After months of protests from borrowers in The Aloha State, the state legislature’s Mortgage Foreclosure Task Force ushered Hawaii into the ranks of the nearly thirty other states that offer some type of mediation or conciliation program to address foreclosures. But unlike other states, Hawaii has created a program that offers mediation only outside the courts.
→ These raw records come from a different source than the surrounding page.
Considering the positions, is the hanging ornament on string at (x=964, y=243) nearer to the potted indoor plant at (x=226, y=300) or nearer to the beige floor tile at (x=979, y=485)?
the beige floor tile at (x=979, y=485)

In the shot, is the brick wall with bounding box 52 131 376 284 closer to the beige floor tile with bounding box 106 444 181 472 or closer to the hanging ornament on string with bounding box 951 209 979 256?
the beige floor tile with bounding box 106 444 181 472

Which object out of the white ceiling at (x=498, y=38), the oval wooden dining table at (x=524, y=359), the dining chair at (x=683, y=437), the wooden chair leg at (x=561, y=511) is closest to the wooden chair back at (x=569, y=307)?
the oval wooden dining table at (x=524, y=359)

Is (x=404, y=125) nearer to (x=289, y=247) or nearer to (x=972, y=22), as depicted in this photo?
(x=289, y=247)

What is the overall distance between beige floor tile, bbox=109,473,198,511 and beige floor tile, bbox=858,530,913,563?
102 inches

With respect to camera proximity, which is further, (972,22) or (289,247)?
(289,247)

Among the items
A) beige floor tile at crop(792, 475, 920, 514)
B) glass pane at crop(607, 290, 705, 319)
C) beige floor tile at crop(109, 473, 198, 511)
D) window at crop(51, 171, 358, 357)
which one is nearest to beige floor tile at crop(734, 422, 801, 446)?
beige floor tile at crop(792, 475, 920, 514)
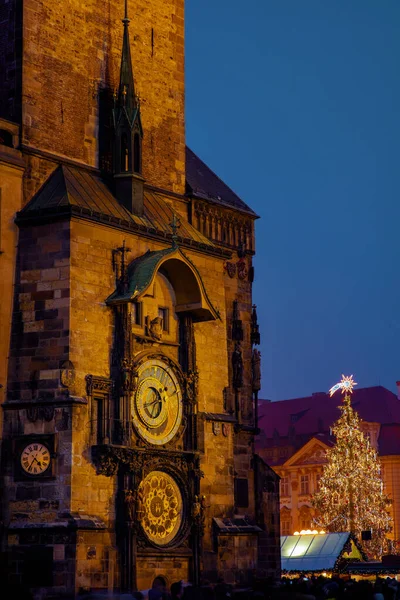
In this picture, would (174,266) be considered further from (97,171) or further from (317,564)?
(317,564)

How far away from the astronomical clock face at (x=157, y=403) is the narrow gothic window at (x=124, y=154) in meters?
5.35

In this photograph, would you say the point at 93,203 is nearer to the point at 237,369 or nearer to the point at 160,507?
the point at 160,507

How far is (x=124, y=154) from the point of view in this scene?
36.4 m

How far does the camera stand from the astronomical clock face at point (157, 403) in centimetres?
3416

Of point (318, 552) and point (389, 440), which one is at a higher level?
point (389, 440)

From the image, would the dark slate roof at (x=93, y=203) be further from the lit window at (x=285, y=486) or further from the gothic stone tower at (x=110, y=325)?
the lit window at (x=285, y=486)

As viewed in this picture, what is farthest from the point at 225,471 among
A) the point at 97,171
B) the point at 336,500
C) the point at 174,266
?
the point at 336,500

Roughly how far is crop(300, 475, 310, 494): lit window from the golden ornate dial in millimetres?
65350

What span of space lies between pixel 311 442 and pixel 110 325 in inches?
2524

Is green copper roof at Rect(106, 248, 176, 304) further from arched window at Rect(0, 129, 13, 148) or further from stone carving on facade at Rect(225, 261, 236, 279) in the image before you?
stone carving on facade at Rect(225, 261, 236, 279)

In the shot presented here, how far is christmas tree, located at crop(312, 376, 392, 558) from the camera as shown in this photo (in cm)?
6588

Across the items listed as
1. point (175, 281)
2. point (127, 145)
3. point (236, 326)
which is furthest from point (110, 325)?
point (236, 326)

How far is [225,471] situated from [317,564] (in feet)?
30.0

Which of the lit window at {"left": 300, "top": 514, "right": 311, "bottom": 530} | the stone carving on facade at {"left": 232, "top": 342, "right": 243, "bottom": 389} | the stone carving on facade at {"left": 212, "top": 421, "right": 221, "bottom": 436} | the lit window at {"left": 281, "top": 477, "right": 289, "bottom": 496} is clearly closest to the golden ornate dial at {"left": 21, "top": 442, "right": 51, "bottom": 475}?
the stone carving on facade at {"left": 212, "top": 421, "right": 221, "bottom": 436}
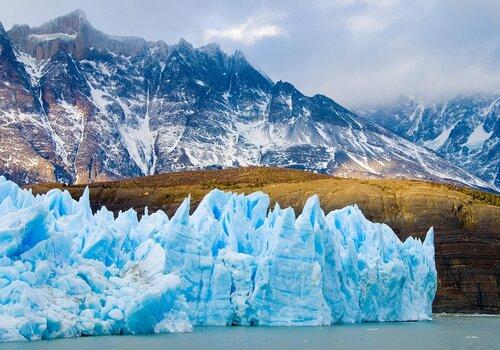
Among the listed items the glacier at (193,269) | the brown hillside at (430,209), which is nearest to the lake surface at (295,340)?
the glacier at (193,269)

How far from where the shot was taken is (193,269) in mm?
40312

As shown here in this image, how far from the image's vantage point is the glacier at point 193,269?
32.6 meters

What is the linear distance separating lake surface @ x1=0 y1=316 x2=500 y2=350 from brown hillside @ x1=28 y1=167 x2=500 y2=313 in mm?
37409

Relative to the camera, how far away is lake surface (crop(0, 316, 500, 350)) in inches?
1229

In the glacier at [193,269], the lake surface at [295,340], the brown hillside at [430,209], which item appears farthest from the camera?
the brown hillside at [430,209]

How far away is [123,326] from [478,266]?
57.7 m

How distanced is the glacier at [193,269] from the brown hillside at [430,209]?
29.3 metres

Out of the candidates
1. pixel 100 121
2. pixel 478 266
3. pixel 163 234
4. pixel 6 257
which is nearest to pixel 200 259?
pixel 163 234

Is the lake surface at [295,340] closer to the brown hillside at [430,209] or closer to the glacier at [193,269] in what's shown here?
the glacier at [193,269]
Many states offer both judicial (must be approved by the court) and non-judicial (only required to give notice of the sheriff’s sale) foreclosures, though most banks choose, or are required to use, a primary method. In Hawaii, where a foreclosure must be filed is dictated by a clause in the mortgage itself. Banks can include a “power of sale” clause that permits the banks to bypass the courts and sell the property directly if there is a deficiency. This takes about 3 months and about 80% of banks choose this method. If the bank does not include such a clause, it must conduct a judicial foreclosure, which can take up to 13 months. Though Hawaii’s two-year-old pilot foreclosure mediation program was connected directly to the court foreclosure process, Hawaii opted for the state-wide program to exist outside the courts entirely.
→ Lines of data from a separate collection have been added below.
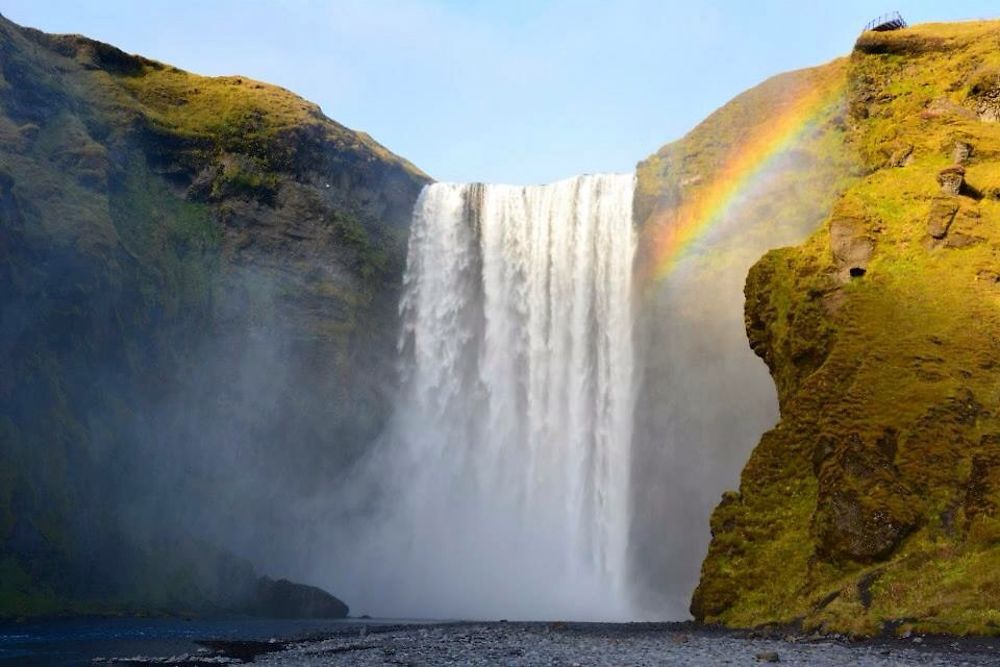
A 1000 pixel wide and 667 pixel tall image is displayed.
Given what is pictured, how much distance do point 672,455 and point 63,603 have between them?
1290 inches

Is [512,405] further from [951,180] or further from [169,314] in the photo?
[951,180]

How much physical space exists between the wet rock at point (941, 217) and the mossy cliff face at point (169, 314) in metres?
39.4

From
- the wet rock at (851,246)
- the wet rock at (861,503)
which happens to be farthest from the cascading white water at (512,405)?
the wet rock at (861,503)

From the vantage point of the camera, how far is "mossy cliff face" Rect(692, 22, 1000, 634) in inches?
1153

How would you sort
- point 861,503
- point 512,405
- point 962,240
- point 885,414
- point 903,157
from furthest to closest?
1. point 512,405
2. point 903,157
3. point 962,240
4. point 885,414
5. point 861,503

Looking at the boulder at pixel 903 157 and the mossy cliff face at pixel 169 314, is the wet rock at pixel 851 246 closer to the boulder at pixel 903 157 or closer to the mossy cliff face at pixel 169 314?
the boulder at pixel 903 157

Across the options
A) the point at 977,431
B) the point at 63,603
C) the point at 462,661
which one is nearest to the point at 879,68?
the point at 977,431

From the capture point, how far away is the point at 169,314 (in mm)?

Gov. Neil Abercrombie signed into law Senate Bill 651, creating the Mortgage Foreclosure Dispute Resolution Program (the “Program”). The Program, which will begin October 1, is predicted to assist 2,000 of the 6,000 borrowers in foreclosure this year. It will be run by Hawaii’s Department of Commerce and Consumer Affairs Office of Administrative Hearings. Interestingly, despite the Program not being connected to the court foreclosure process, §667-C (b) requires the State Judiciary’s Center for Alternative Dispute Resolution to assist with everything from “performance oversight” of personnel to monthly status report generation.
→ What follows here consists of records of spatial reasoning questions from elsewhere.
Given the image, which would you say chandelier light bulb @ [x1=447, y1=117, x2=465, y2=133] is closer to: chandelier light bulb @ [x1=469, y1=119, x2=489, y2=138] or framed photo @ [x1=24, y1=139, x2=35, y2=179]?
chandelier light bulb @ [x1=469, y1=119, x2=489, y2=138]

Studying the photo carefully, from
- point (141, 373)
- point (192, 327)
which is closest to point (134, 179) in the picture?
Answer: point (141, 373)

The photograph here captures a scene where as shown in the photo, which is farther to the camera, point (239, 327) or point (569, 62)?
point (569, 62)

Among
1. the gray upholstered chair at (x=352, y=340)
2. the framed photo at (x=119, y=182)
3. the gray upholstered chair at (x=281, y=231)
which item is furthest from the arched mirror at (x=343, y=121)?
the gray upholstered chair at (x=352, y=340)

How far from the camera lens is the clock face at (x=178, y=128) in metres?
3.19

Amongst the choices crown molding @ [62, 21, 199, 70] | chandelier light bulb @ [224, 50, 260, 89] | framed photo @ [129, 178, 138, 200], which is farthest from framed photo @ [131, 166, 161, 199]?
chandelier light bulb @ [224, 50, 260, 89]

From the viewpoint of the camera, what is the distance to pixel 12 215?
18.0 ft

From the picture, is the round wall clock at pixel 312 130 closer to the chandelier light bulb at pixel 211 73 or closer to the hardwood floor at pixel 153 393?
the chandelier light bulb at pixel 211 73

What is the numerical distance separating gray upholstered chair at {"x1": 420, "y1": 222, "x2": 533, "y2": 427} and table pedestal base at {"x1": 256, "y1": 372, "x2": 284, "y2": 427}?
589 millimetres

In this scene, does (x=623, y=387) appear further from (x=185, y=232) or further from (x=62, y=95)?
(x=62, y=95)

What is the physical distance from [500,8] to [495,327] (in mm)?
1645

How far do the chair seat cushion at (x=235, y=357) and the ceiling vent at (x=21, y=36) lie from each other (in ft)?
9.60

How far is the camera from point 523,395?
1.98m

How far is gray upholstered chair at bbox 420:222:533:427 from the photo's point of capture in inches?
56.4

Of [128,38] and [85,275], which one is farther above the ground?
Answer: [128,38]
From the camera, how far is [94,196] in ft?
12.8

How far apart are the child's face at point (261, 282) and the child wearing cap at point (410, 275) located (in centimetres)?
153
Any borrower who has lived in the residential property for at least 200 days and whose bank files a non-judicial foreclosure with the Bureau of Conveyances may request to use the Program. The face-to-face negotiation, facilitated by a “neutral,” is then set up by the Consumer Affairs Office. The bank then must participate in the dispute resolution process, under threat of up to $1500 in sanctions. The foreclosure process is stayed until the parties reach resolution or come to no agreement.

Most strikingly, Senate Bill 651 allows borrowers to switch from a non-judicial to a judicial foreclosure, which borrower advocates usually see as a better forum. However, if borrowers switch, they lose the right to access the Mortgage Foreclosure Dispute Resolution Program. Instead, they may have access to the negatively-reviewed court pilot foreclosure mediation program available in some areas, which has resulted in fewer than 5 homes saved.

The hard choice for borrowers – either access to a more just foreclosure system in the courts or access to mediation – seems unfair, especially when the court administrators themselves are the ones warning that court foreclosure mediation would be messy. No one should have to choose between mediation’s benefits and justice.